**Exercise input**:
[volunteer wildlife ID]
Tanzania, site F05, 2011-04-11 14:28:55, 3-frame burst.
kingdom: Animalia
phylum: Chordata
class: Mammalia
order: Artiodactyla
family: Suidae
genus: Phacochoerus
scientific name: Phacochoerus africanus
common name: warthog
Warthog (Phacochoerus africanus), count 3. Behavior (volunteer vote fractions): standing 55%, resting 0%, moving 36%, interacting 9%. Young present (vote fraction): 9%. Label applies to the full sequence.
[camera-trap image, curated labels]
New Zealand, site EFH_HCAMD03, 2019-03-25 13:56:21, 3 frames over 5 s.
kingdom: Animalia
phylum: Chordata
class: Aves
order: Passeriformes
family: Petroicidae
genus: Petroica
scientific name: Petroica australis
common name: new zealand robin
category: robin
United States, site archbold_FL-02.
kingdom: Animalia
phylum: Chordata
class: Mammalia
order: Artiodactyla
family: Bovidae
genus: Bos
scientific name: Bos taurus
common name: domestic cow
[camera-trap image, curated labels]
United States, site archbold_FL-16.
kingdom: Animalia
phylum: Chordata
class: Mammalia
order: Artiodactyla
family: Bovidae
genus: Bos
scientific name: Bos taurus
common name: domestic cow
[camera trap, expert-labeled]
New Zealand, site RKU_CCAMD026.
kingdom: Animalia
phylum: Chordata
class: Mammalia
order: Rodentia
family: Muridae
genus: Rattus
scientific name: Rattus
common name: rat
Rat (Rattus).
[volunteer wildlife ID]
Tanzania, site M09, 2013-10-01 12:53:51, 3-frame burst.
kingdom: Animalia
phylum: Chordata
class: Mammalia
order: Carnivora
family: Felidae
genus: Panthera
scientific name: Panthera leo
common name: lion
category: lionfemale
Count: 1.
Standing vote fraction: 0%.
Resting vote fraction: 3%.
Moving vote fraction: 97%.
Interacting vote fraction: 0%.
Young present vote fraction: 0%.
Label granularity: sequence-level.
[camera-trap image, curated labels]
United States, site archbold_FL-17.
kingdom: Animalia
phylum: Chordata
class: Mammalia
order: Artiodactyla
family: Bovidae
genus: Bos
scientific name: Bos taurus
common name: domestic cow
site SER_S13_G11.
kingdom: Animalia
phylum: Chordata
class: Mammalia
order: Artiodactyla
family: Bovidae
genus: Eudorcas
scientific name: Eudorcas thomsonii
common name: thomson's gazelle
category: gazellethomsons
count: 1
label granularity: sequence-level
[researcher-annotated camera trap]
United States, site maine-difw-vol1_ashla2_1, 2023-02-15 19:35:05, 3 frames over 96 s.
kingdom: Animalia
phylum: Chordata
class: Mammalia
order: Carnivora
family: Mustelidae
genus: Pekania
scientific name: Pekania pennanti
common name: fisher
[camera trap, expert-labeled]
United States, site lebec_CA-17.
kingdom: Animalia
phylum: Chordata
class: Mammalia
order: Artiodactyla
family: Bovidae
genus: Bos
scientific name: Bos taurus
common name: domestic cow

**Problem details**: The answer is the run of lines that starts at the one containing "United States, site lebec_CA-17." and ends at the last line of the material, reproduced exactly.

**Exercise output**:
United States, site lebec_CA-17.
kingdom: Animalia
phylum: Chordata
class: Mammalia
order: Artiodactyla
family: Bovidae
genus: Bos
scientific name: Bos taurus
common name: domestic cow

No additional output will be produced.